• **PASSAGE TO READ**:
========================================================================
Category: Quantum

Update: 2/5/07 After some conversations, I’ve realized that there is, I think, a big algorithmic wrench in the endeavor described below. Due to this I’ve added some text to this post in italics to describe what I think this wrench is and why my skeptic meter is getting higher and higher.
I’ve been meaning to blog about this for a while, but haven’t gotten my lazy fingers to do any of the typing: D-wave has announced that they are going to be demoing their 16 qubit machine, called “Orion”, on Feb 13 and Feb 15. Cool pictures here, here, and a pretty dilution fridge here. D-Wave’s homepage has a pretty picture of the two locations their demonstrating at (well they are remotely demonstrating, I guess kind of hard to hall your lab down to California!)
Okay enough pictures! Onto the details. Sixteen qubits! ???
First the details. The system they set up claims to be an adiabatic quantum computer with sixteen qubits. It has a Hamiltonian which is made up of ising interactions plus a single qubit term which is along the direction of the ising interaction and a transverse field. The idea, of course, is to use this for adiabatic quantum algorithms. Finding the ground state of a two dimensional ising model with a magnetic field (where each of the field values of the ising terms of magnetic field terms is a problem instance) is NP-complete. So the idea, I guess is to start with all transverse magnetic field, and start in the ground state of this system, and then drag the system to the new groundstate of the Ising model on your sixteen qubits. Sounds fun. Now one thing to think about is 2 to the 16 is about 65 thousand. So a brute force search of the ground state will most certainly be feasible and beat out the D-wave computer. But who cares, right? I mean the proof of principle is more important! Indeed. And there are many things to think about from what we know about the system….some postivie and some negative.
========================================================================
• **STATED PROBLEM 1**:
Please write out the D-Wave post, everything from "I’ve been meaning" down to "down to California!)".
• **STATED PROBLEM 2**:
According to the D-Wave post, on which dates will the 16-qubit Orion machine be demonstrated?
• **STATED PROBLEM 3**:
List every component the D-Wave post gives for the system's Hamiltonian.
Rely solely on the D-Wave post, not on the data.

• **RECORDS**:
========================================================================
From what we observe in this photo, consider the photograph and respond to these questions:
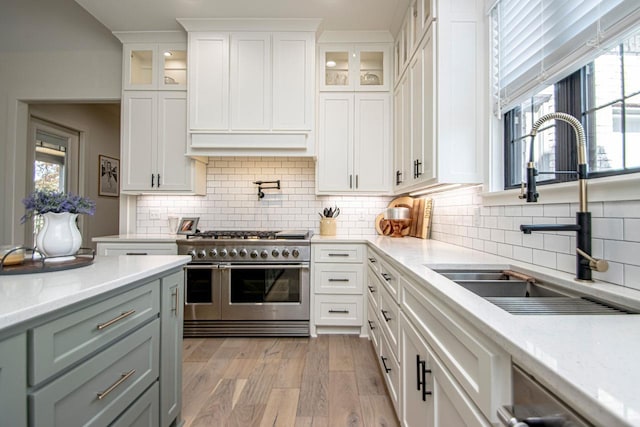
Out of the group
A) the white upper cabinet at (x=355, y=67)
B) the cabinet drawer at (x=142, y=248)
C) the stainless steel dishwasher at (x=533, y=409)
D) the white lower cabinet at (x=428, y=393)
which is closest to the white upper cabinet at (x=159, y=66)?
the white upper cabinet at (x=355, y=67)

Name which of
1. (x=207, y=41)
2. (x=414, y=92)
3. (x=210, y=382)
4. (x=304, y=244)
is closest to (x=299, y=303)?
(x=304, y=244)

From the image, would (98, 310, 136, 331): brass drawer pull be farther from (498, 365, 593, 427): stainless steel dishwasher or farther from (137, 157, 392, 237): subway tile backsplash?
(137, 157, 392, 237): subway tile backsplash

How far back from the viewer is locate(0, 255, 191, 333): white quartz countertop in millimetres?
761

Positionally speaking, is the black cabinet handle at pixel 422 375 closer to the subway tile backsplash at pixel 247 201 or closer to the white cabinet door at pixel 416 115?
the white cabinet door at pixel 416 115

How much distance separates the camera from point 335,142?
10.3ft

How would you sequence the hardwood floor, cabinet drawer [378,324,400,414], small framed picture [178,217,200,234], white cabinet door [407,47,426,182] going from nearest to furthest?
cabinet drawer [378,324,400,414] < the hardwood floor < white cabinet door [407,47,426,182] < small framed picture [178,217,200,234]

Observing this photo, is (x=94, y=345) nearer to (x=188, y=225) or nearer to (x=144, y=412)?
(x=144, y=412)

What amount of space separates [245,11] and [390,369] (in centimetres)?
312

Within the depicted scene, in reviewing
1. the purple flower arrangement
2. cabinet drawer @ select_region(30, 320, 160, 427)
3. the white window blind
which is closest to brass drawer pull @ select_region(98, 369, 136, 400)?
cabinet drawer @ select_region(30, 320, 160, 427)

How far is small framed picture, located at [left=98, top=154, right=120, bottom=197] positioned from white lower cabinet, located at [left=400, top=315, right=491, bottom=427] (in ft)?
16.9

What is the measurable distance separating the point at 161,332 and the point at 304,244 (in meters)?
1.56

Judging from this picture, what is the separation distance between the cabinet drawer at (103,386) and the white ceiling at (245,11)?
269cm

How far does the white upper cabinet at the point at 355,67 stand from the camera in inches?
123

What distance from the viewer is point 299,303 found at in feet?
9.33
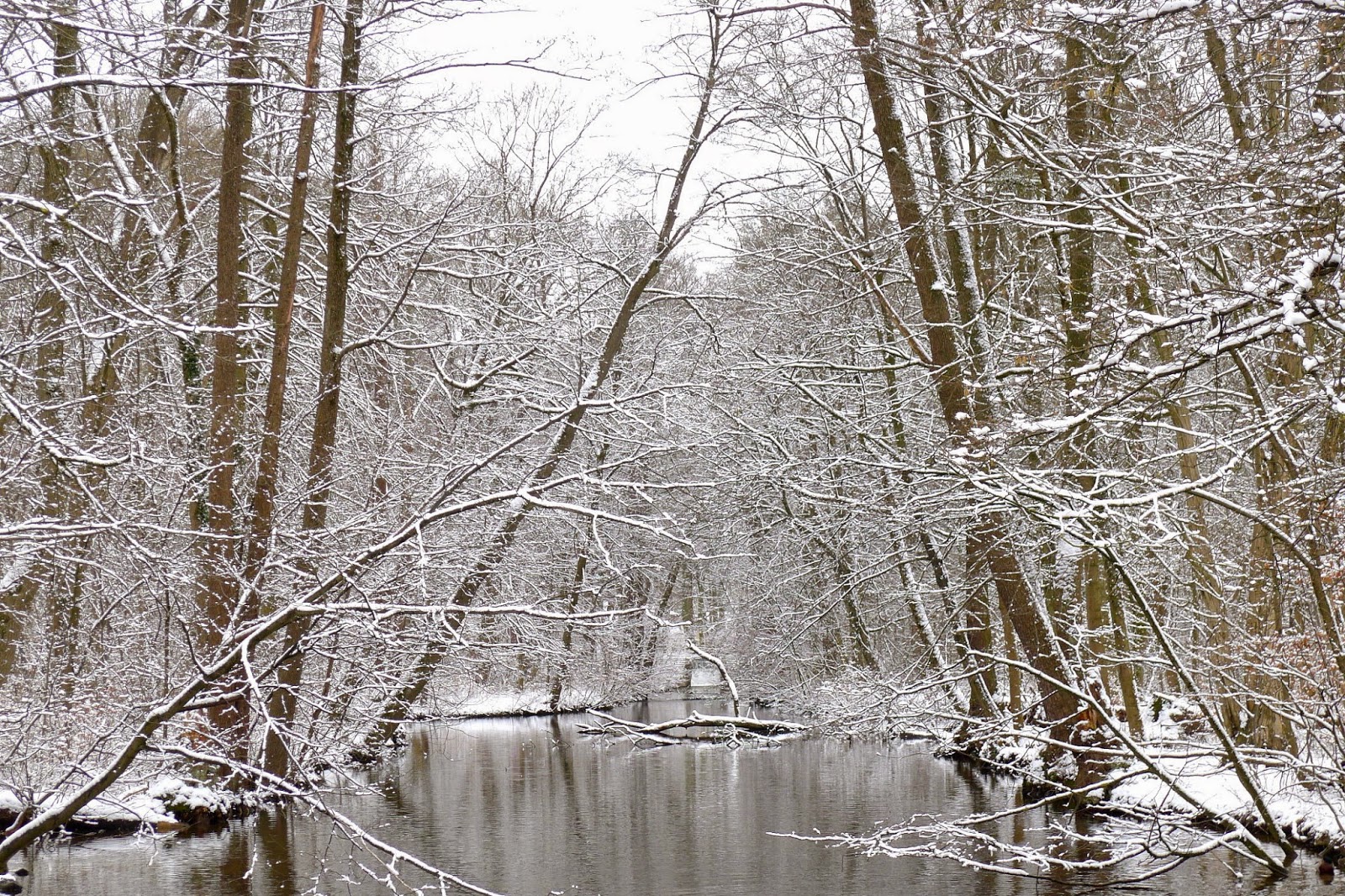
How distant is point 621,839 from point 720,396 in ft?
28.7

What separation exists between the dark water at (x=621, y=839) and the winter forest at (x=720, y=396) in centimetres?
43

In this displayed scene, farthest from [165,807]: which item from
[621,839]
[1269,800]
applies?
[1269,800]

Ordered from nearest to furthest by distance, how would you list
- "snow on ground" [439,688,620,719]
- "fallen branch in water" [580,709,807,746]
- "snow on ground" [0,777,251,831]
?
1. "snow on ground" [0,777,251,831]
2. "fallen branch in water" [580,709,807,746]
3. "snow on ground" [439,688,620,719]

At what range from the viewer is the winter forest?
677 cm

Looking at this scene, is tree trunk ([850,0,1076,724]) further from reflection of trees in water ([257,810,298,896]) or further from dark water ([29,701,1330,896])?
reflection of trees in water ([257,810,298,896])

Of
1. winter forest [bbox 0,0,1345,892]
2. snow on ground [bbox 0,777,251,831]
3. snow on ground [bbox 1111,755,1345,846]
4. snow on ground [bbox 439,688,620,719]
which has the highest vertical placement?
winter forest [bbox 0,0,1345,892]

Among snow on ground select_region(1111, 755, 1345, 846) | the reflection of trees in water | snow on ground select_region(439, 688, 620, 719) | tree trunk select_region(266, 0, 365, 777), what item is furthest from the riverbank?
snow on ground select_region(439, 688, 620, 719)

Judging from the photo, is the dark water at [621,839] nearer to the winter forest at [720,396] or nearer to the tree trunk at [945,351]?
the winter forest at [720,396]

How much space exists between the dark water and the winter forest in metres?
0.43

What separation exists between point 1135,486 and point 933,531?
177 inches

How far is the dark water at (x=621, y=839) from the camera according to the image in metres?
10.2

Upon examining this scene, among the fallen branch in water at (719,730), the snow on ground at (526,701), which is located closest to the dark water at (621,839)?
the fallen branch in water at (719,730)

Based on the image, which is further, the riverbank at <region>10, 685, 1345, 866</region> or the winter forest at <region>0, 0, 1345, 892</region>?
the riverbank at <region>10, 685, 1345, 866</region>

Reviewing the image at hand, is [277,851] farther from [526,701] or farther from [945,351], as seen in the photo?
[526,701]
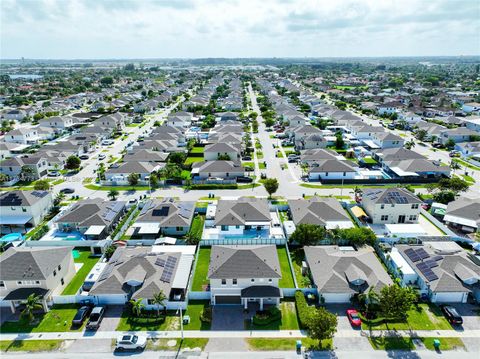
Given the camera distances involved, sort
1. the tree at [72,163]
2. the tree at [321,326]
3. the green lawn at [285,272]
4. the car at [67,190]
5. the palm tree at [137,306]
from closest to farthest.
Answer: the tree at [321,326], the palm tree at [137,306], the green lawn at [285,272], the car at [67,190], the tree at [72,163]

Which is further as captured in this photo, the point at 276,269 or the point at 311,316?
the point at 276,269

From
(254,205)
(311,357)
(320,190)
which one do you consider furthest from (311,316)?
(320,190)

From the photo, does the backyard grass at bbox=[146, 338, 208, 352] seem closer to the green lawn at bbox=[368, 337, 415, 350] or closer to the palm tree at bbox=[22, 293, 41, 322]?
the palm tree at bbox=[22, 293, 41, 322]

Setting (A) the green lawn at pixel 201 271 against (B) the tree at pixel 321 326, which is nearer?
(B) the tree at pixel 321 326

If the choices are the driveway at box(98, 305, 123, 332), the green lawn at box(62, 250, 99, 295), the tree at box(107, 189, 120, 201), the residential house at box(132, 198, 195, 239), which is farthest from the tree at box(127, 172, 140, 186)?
the driveway at box(98, 305, 123, 332)

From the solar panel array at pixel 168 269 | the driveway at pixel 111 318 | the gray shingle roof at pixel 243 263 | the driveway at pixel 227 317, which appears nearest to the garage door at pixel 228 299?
the driveway at pixel 227 317

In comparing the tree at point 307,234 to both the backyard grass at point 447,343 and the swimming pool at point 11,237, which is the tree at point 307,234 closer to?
the backyard grass at point 447,343

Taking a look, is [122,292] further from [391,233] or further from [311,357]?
[391,233]
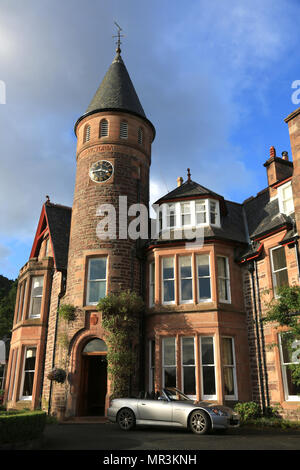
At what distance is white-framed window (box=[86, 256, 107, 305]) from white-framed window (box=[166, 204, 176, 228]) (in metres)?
3.66

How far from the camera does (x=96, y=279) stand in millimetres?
18641

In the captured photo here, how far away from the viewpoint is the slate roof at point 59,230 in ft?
70.6

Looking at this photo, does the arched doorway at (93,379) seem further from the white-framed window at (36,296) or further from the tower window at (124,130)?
the tower window at (124,130)

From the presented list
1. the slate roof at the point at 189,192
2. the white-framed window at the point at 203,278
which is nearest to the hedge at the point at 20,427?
the white-framed window at the point at 203,278

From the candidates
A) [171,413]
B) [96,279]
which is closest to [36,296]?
[96,279]

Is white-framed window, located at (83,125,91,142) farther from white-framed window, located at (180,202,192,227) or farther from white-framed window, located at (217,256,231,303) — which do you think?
white-framed window, located at (217,256,231,303)

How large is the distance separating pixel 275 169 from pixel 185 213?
16.0ft

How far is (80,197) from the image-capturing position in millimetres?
20500

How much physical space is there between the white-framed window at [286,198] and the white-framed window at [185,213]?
13.8 feet

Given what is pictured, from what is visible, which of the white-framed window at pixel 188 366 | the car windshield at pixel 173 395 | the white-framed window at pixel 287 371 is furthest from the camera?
the white-framed window at pixel 188 366

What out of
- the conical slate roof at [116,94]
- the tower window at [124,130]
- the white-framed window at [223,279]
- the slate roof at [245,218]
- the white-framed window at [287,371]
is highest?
the conical slate roof at [116,94]

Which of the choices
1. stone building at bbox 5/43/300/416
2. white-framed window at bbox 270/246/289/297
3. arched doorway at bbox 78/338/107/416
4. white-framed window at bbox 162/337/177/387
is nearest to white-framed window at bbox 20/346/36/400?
stone building at bbox 5/43/300/416

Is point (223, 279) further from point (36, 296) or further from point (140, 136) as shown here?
point (36, 296)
========================================================================
• **FULL OUTPUT 1**:
I’ve been meaning to blog about this for a while, but haven’t gotten my lazy fingers to do any of the typing: D-wave has announced that they are going to be demoing their 16 qubit machine, called “Orion”, on Feb 13 and Feb 15. Cool pictures here, here, and a pretty dilution fridge here. D-Wave’s homepage has a pretty picture of the two locations their demonstrating at (well they are remotely demonstrating, I guess kind of hard to hall your lab down to California!)

• **FULL OUTPUT 2**:
Feb 13 and Feb 15.

• **FULL OUTPUT 3**:
- Ising interactions
- A single qubit term along the direction of the Ising interaction
- A transverse field